(Spatial question listing)
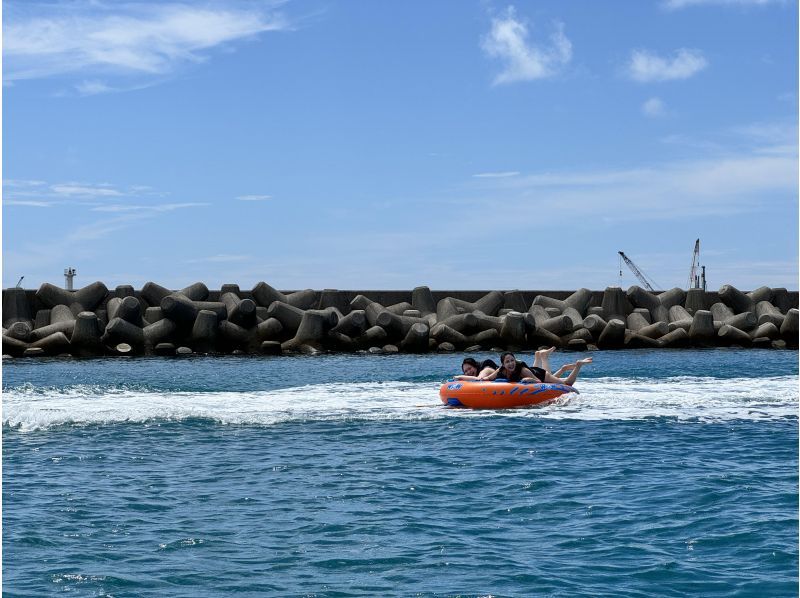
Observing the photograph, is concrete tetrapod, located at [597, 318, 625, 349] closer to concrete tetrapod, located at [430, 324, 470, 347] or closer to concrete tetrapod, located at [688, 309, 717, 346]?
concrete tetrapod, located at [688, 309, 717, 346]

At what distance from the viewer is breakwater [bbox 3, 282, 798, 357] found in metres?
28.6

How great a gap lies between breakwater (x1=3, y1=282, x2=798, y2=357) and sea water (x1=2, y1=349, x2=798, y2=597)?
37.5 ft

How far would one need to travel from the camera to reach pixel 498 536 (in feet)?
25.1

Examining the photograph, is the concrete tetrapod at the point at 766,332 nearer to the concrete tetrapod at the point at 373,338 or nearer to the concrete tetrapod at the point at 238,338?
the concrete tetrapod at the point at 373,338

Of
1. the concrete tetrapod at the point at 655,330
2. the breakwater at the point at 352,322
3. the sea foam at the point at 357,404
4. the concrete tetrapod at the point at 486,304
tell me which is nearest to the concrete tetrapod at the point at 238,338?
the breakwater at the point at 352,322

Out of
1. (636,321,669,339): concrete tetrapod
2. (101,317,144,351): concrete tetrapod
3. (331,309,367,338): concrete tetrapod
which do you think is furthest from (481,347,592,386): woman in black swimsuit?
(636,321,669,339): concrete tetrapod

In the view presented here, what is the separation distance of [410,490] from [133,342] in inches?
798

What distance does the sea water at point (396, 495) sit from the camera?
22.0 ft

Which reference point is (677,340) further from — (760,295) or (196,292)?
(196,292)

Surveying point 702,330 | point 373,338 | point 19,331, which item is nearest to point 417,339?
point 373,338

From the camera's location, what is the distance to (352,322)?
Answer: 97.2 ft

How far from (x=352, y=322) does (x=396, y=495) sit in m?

What to work on - Rewrite the whole listing above with every "photograph" replaced by "image" and nothing else changed. Leave the pictures out.

Written answer -
Observing the image, is concrete tetrapod, located at [597, 318, 625, 349] closer to concrete tetrapod, located at [430, 324, 470, 347] or closer to concrete tetrapod, located at [688, 309, 717, 346]?
concrete tetrapod, located at [688, 309, 717, 346]

At what distance from the viewer is breakwater [bbox 3, 282, 798, 357] found in metres?
28.6

How great a gap lies between breakwater (x1=3, y1=282, x2=798, y2=357) and sea water (x1=2, y1=349, x2=798, y2=597)?
37.5 ft

How far would one need to travel from the camera to reach pixel 498 536 (in feet)?
25.1

Examining the image, is the concrete tetrapod at the point at 766,332 nearer to the concrete tetrapod at the point at 373,338 or nearer to the concrete tetrapod at the point at 238,338?
the concrete tetrapod at the point at 373,338

Of
1. the concrete tetrapod at the point at 655,330
2. the breakwater at the point at 352,322
3. the sea foam at the point at 357,404
4. the concrete tetrapod at the point at 486,304
tell me which is nearest to the concrete tetrapod at the point at 238,338?
the breakwater at the point at 352,322

Out of
1. (636,321,669,339): concrete tetrapod
2. (101,317,144,351): concrete tetrapod
3. (331,309,367,338): concrete tetrapod
which do you think is furthest from (481,347,592,386): woman in black swimsuit?
(636,321,669,339): concrete tetrapod

In the view presented here, what is the separation distance of [410,490] from [133,342] in inches?
798

What distance does the sea water at point (396, 495) sit from the camera?
22.0 ft

Which reference point is (677,340) further from — (760,295) or (196,292)?
(196,292)

Surveying point 702,330 | point 373,338 | point 19,331, which item is nearest to point 417,339?
point 373,338

From the camera's location, what is the distance to (352,322)?
Answer: 97.2 ft

How far from (x=352, y=322) does (x=396, y=495) sit in m?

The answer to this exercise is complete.